## ИСХОДНЫЙ ТЕКСТ
'''
Основная идея русской культуры выстраивается вокруг догмата о Боговоплощении. А воплощение — это не дуализм плоти и духа, но их единство, их баланс. Божество воплощается буквально, принимает самый настоящий материальный вид и тем самым придает ему определенную ценность. Отсюда понятно, почему, например, понятие красоты — не только духовной, но и телесной — было столь важно для русской философии.
В этом плане Φιλοκαλία, то есть «Добротолюбие», перевод аскетических творений отцов Церкви, — один из основных христианских текстов, который был так распространен и читаем в России. Φιλοκαλία — это любовь к красоте. То есть подвиг монаха — это стяжание и духовной, и телесной красоты. Если мы попадем в ризницу монастыря, то увидим там роскошные облачения, митры, иконы. Но эта красота не столько знак могущества, сколько отблеск духовной красоты: золото иконостасов, окладов, икон — символ неба, солнца. А солнце — это символ Христа.
— То есть в русской культуре считалось самоочевидным, что духовная красота должна выражать себя и в материальном, чувственном великолепии?
— Именно. И, повторюсь, для русской философии эта константа была очень важной. Можно вспомнить понятие, которое ввел Владимир Соловьев для описания мировоззрения семитов: «религиозный материализм». Религиозный материализм считает, что все, что в этом мире есть, ценно, в том числе и человеческое тело.
'''
## ИСХОДНЫЕ ДАННЫЕ
'''
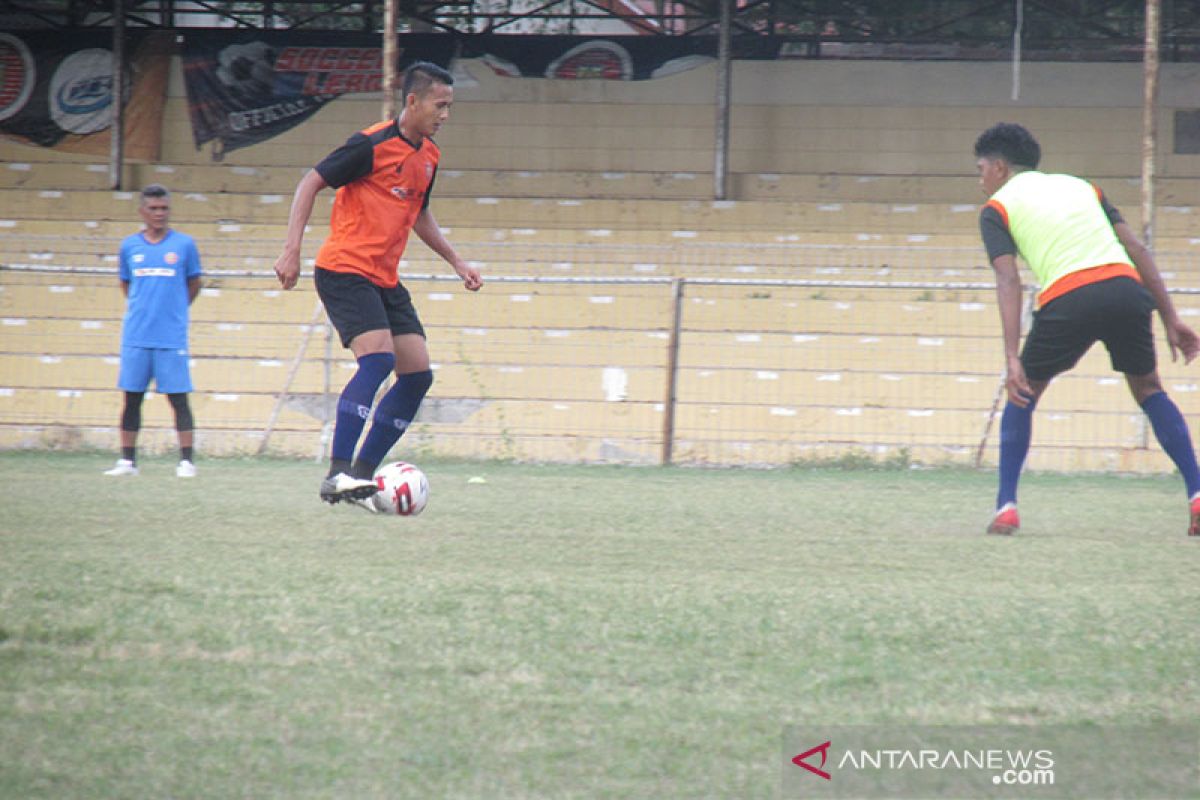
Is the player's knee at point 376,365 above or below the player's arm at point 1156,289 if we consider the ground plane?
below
'''
'''
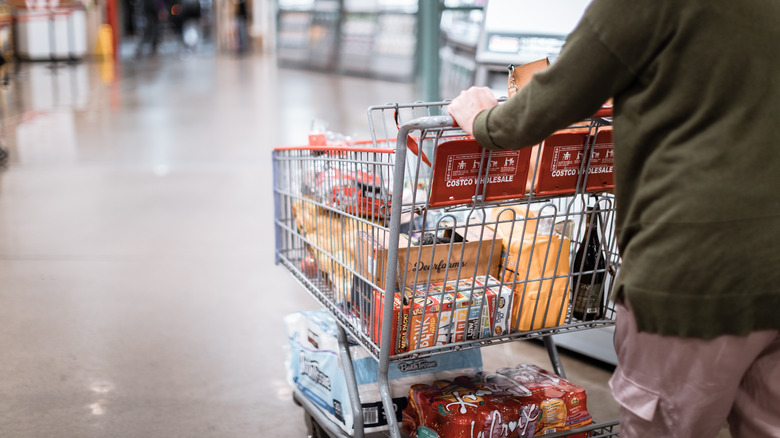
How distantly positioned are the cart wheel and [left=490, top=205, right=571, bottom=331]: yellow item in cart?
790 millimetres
'''
## ЧТО ТРЕБУЕТСЯ
1. Поменяйте в тексте о русской культуре «Φιλοκαλία» на «Филокалия» и перепишите фрагмент, начав со слов «В этом плане» и закончив словами «это символ Христа.».
2. Продолжите текст о русской культуре и красоте, начав сразу после его последнего предложения.

## ОТВЕТЫ ПО ЗАДАНИЯМ
1.
В этом плане Филокалия, то есть «Добротолюбие», перевод аскетических творений отцов Церкви, — один из основных христианских текстов, который был так распространен и читаем в России. Филокалия — это любовь к красоте. То есть подвиг монаха — это стяжание и духовной, и телесной красоты. Если мы попадем в ризницу монастыря, то увидим там роскошные облачения, митры, иконы. Но эта красота не столько знак могущества, сколько отблеск духовной красоты: золото иконостасов, окладов, икон — символ неба, солнца. А солнце — это символ Христа.

2.
Был такой византийский текст Филиппа Пустынника, «Диоптра», который был переведен и в Древней Руси. Диоптра — это буквально зеркало, зерцало. Этот текст был построен как разговор души и тела, где именно тело поучает душу. Оно говорит душе, что не представляет собой нечто априори злое или греховное: тело совершает только то, что велит ему душа. Душа — это госпожа, которая повелевает своим слугой, то есть телом. Но слугой можно повелевать по-разному. Можно воспитывать его, а можно издеваться над ним. При этом слуга часто бывает умнее господина, потому что слуга больше знает: он везде вертится, постоянно бодрствует, а господин часто предается лени.
Поэтому представление о том, что русская культура какая-то слишком духовная, оторванная от материального и телесного, совершенно неверно. Против этого, кстати, свидетельствуют и русская гигиена, и разнообразные традиции соблюдения телесной чистоты. Русская баня — это не какая-нибудь сауна для сексуальных утех, а особое, почти сакральное пространство, что зачастую искренне удивляет иностранцев. В народном понимании церковного календаря Чистый» понедельник, то есть первый день Великого поста, и Чистый четверг на Страстной седмице всегда были связаны с посещением бани: перед церковным праздником тело должно быть чистым.
— Тем не менее то, что русская культура пронизана платоновскими настроениями, считается самоочевидным. На этот счет написано множество статей. Этим, как правило, обосновывается несбалансированность русской культуры, ее постоянное воспевание духа и пренебрежение ко всему «буржуазному». Ведь идеал буржуазии — про баланс, про те самые аристотелевские добродетели, которые, как утверждают авторы этих статей, нам не близки.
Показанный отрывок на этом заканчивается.